# Question posée
Pouvez-vous redonner à l'identique toutes les entrées ci-dessous, en omettant les images ?

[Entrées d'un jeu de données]
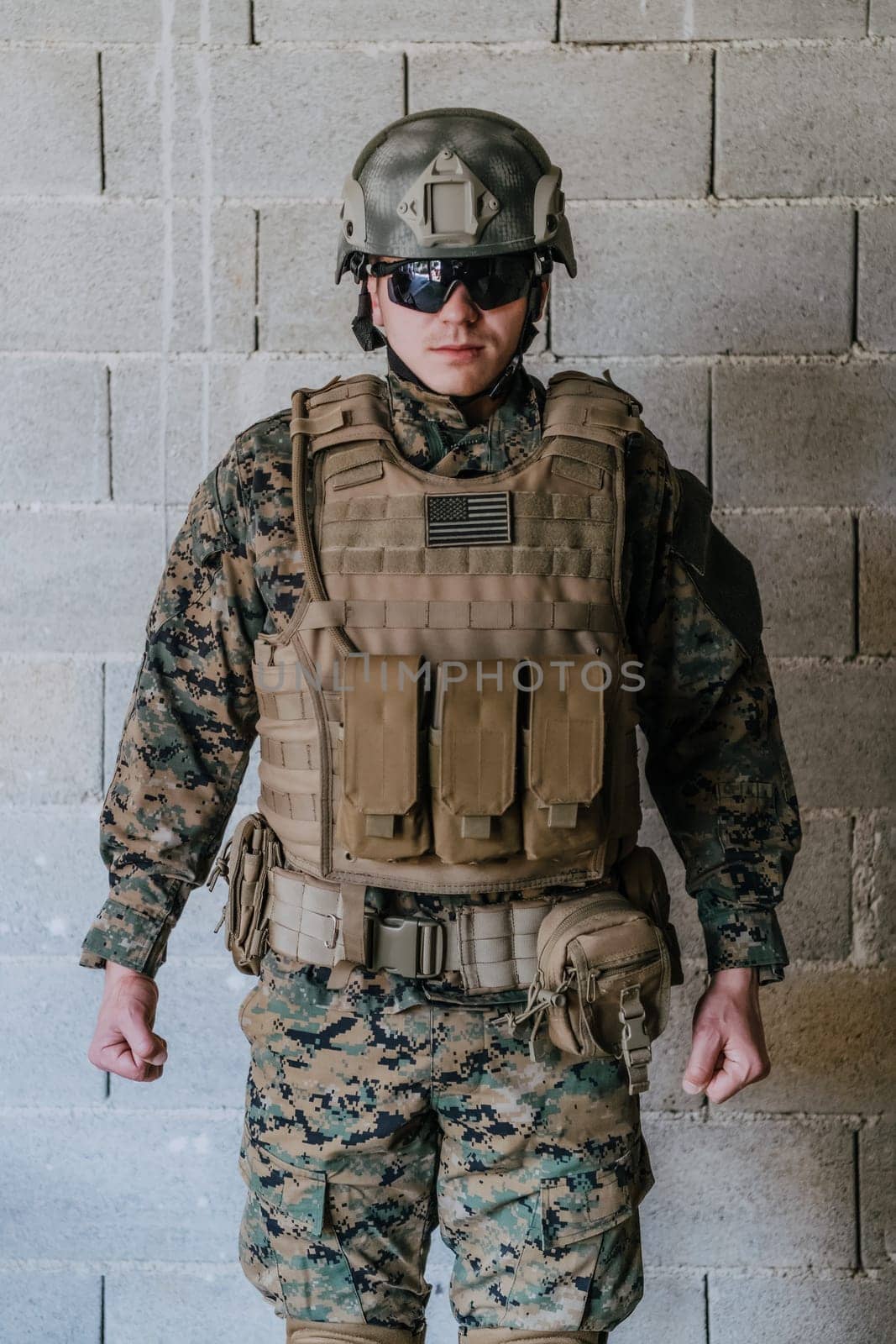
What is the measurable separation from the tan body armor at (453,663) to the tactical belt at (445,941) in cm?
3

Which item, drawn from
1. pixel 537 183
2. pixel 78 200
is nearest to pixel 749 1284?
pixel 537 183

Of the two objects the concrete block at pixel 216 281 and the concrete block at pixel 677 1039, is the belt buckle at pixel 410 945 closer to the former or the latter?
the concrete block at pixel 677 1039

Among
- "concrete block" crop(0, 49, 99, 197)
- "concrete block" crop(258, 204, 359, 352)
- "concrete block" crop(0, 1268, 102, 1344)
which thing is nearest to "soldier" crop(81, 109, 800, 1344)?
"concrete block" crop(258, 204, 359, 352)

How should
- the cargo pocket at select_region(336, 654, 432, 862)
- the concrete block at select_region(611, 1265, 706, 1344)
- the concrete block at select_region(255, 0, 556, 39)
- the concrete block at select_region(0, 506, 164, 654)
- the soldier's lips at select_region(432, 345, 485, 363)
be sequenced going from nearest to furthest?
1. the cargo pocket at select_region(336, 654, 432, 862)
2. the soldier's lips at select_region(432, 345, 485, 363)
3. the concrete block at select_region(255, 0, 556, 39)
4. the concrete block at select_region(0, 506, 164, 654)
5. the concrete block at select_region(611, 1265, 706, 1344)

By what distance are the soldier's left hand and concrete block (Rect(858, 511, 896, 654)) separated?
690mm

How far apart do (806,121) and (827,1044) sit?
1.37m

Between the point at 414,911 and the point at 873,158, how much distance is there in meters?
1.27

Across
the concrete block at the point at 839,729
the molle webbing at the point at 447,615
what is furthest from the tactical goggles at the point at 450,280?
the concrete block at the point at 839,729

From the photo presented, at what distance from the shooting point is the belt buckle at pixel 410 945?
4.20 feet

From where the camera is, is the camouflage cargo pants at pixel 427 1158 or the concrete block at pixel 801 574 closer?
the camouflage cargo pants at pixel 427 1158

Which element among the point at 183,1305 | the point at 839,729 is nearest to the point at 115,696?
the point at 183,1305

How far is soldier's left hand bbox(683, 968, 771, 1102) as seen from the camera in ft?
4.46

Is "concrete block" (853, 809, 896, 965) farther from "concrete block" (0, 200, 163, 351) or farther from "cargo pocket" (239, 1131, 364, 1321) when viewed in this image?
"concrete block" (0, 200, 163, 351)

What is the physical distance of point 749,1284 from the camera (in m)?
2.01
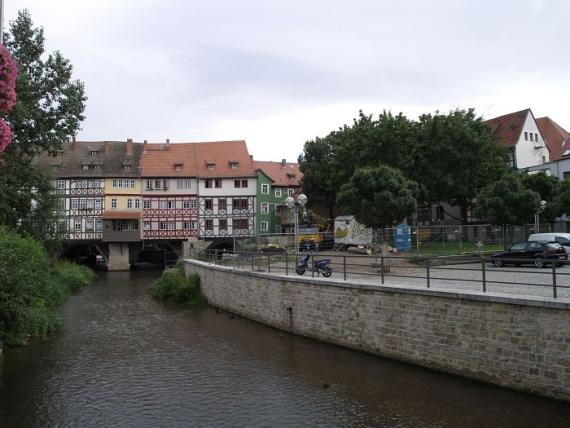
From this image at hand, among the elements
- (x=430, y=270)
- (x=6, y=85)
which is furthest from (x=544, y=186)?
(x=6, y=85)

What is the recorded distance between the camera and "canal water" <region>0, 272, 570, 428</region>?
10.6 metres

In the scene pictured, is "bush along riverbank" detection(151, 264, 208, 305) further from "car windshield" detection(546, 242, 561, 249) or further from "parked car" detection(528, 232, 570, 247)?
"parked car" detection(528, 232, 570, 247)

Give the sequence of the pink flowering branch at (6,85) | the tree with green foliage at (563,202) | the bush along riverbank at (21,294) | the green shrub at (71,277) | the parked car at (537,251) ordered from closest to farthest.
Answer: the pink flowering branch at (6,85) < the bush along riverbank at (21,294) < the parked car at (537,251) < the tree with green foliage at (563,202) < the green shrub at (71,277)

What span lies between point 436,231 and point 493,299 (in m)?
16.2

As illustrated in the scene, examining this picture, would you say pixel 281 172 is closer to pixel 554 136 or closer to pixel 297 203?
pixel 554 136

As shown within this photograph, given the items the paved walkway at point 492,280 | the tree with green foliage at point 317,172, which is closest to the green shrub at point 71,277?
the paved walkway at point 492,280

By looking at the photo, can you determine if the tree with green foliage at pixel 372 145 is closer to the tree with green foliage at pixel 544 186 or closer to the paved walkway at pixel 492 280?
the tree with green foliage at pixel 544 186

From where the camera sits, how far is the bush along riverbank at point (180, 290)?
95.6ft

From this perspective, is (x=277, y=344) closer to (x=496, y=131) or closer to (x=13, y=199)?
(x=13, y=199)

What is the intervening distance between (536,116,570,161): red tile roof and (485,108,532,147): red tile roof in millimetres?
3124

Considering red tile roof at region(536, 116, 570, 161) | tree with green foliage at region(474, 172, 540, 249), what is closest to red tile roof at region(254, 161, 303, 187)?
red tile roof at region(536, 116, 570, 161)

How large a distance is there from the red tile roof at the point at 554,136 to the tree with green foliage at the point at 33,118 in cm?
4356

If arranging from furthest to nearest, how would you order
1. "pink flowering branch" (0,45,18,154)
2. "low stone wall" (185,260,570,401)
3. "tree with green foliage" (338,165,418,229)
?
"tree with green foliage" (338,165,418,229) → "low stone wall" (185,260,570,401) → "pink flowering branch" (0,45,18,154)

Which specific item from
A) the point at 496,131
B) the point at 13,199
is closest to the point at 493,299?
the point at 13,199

# Bonne réponse
What is the measurable separation from the tan body armor at (453,663) to the tactical belt at (445,941) in cm?
3

Which item, drawn from
1. pixel 537 183
2. pixel 78 200
is nearest to pixel 749 1284?
pixel 537 183

Of the two objects the concrete block at pixel 216 281 and the concrete block at pixel 677 1039, is the belt buckle at pixel 410 945 closer to the former or the latter?
the concrete block at pixel 677 1039

Among
- "concrete block" crop(0, 49, 99, 197)
- "concrete block" crop(258, 204, 359, 352)
- "concrete block" crop(0, 1268, 102, 1344)
which thing is nearest to "soldier" crop(81, 109, 800, 1344)?
"concrete block" crop(258, 204, 359, 352)

How should
- the cargo pocket at select_region(336, 654, 432, 862)
- the concrete block at select_region(611, 1265, 706, 1344)
- the concrete block at select_region(255, 0, 556, 39)
- the concrete block at select_region(0, 506, 164, 654)
- the soldier's lips at select_region(432, 345, 485, 363)
be sequenced going from nearest to furthest?
1. the cargo pocket at select_region(336, 654, 432, 862)
2. the soldier's lips at select_region(432, 345, 485, 363)
3. the concrete block at select_region(255, 0, 556, 39)
4. the concrete block at select_region(0, 506, 164, 654)
5. the concrete block at select_region(611, 1265, 706, 1344)

By what distance are the soldier's left hand and concrete block (Rect(858, 511, 896, 654)) separated?
690mm

How far apart do (806,121) and (827,1044) sit?
1.37m

Between the point at 414,911 and the point at 873,158, how much distance is there in meters?
1.27

Across
the concrete block at the point at 839,729
the molle webbing at the point at 447,615
what is furthest from the tactical goggles at the point at 450,280?
the concrete block at the point at 839,729

From the photo presented, at what distance from the shooting point is the belt buckle at pixel 410 945?
4.20 feet

From where the camera is, is the camouflage cargo pants at pixel 427 1158 or the concrete block at pixel 801 574 closer?
the camouflage cargo pants at pixel 427 1158

Which element among the point at 183,1305 | the point at 839,729 is nearest to the point at 115,696?
the point at 183,1305

How far is soldier's left hand bbox(683, 968, 771, 1102) as seen from the camera in ft?
4.46

Is "concrete block" (853, 809, 896, 965) farther from "concrete block" (0, 200, 163, 351) or farther from "cargo pocket" (239, 1131, 364, 1321) when viewed in this image?
"concrete block" (0, 200, 163, 351)

What is the physical distance of point 749,1284 from the camera (in m)?
2.01
From this image at hand, among the elements
- (x=430, y=270)
- (x=6, y=85)
which is furthest from (x=544, y=186)?
(x=6, y=85)

What is the recorded distance between the camera and "canal water" <region>0, 272, 570, 428</region>?
10.6 metres

In the scene pictured, is "bush along riverbank" detection(151, 264, 208, 305) further from "car windshield" detection(546, 242, 561, 249) or further from "parked car" detection(528, 232, 570, 247)?
"parked car" detection(528, 232, 570, 247)

Give the sequence of the pink flowering branch at (6,85) | the tree with green foliage at (563,202) | the bush along riverbank at (21,294) | the green shrub at (71,277) | the parked car at (537,251) ordered from closest to farthest.
Answer: the pink flowering branch at (6,85) < the bush along riverbank at (21,294) < the parked car at (537,251) < the tree with green foliage at (563,202) < the green shrub at (71,277)

What span lies between point 436,231 and point 493,299 (in m)?
16.2

As illustrated in the scene, examining this picture, would you say pixel 281 172 is closer to pixel 554 136 or closer to pixel 297 203?
pixel 554 136

As shown within this photograph, given the items the paved walkway at point 492,280 | the tree with green foliage at point 317,172, which is closest to the green shrub at point 71,277?
the paved walkway at point 492,280

By looking at the photo, can you determine if the tree with green foliage at pixel 372 145 is closer to the tree with green foliage at pixel 544 186 or closer to the paved walkway at pixel 492 280?
the tree with green foliage at pixel 544 186

From where the camera sits, how far is the bush along riverbank at point (180, 290)?
95.6ft

From this perspective, is (x=277, y=344) closer to (x=496, y=131) or closer to (x=13, y=199)?
(x=13, y=199)

What is the intervening distance between (536,116,570,161): red tile roof and (485,108,532,147): red tile roof in millimetres?
3124

Considering red tile roof at region(536, 116, 570, 161) | tree with green foliage at region(474, 172, 540, 249), what is closest to red tile roof at region(254, 161, 303, 187)?
red tile roof at region(536, 116, 570, 161)

How large a distance is there from the red tile roof at the point at 554,136 to the tree with green foliage at the point at 33,118 in cm?
4356

If arranging from furthest to nearest, how would you order
1. "pink flowering branch" (0,45,18,154)
2. "low stone wall" (185,260,570,401)
3. "tree with green foliage" (338,165,418,229)
?
"tree with green foliage" (338,165,418,229) → "low stone wall" (185,260,570,401) → "pink flowering branch" (0,45,18,154)

Which specific item from
A) the point at 496,131
B) the point at 13,199
is closest to the point at 493,299?
the point at 13,199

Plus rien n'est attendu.